Pictures aside, please retype the whole listing word for word.

**Raw data**
[Start of Attachment]

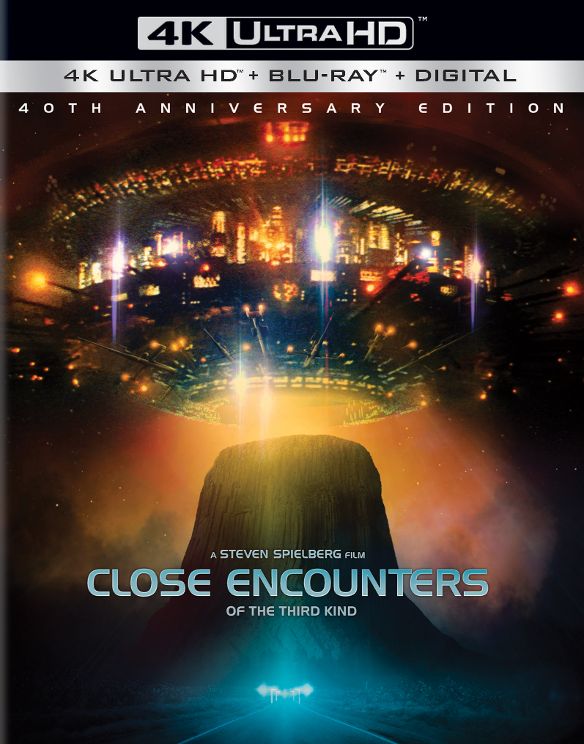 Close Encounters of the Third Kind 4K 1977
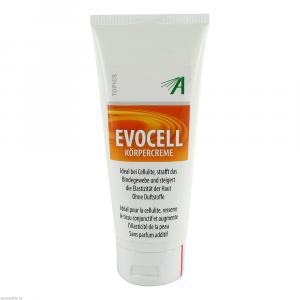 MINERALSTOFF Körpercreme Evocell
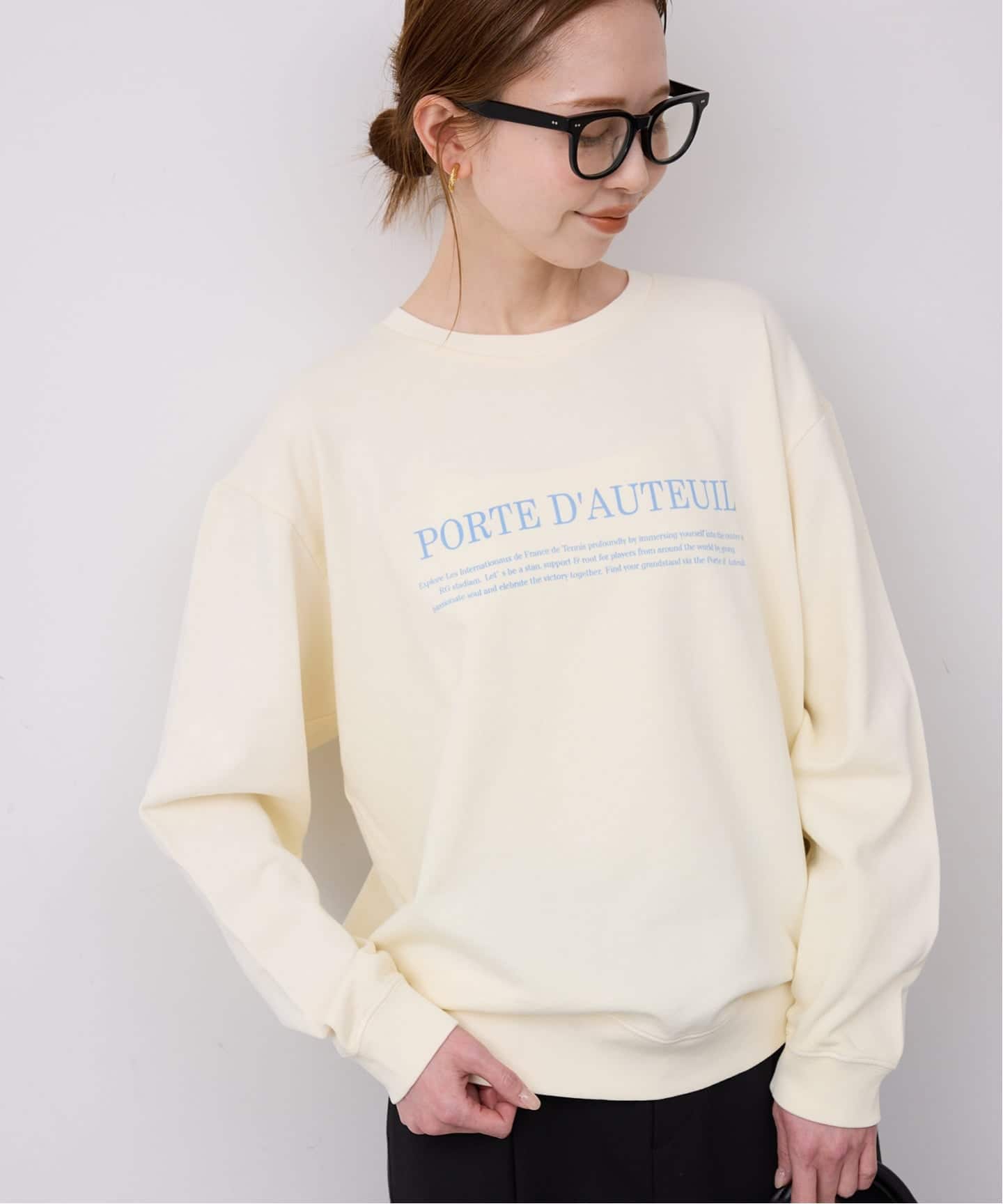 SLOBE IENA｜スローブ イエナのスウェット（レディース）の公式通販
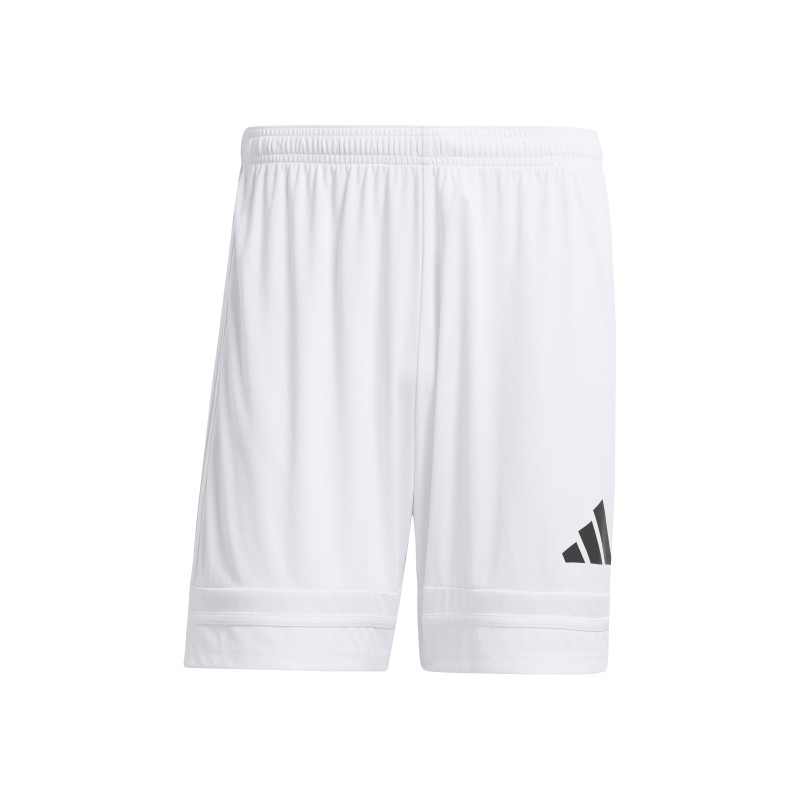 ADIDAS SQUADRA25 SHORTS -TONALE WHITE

[End of Attachment]

**Exercise solution**
 Close Encounters of the Third Kind 4K 1977
 MINERALSTOFF Körpercreme Evocell
 SLOBE IENA｜スローブ イエナのスウェット（レディース）の公式通販
 ADIDAS SQUADRA25 SHORTS -TONALE WHITE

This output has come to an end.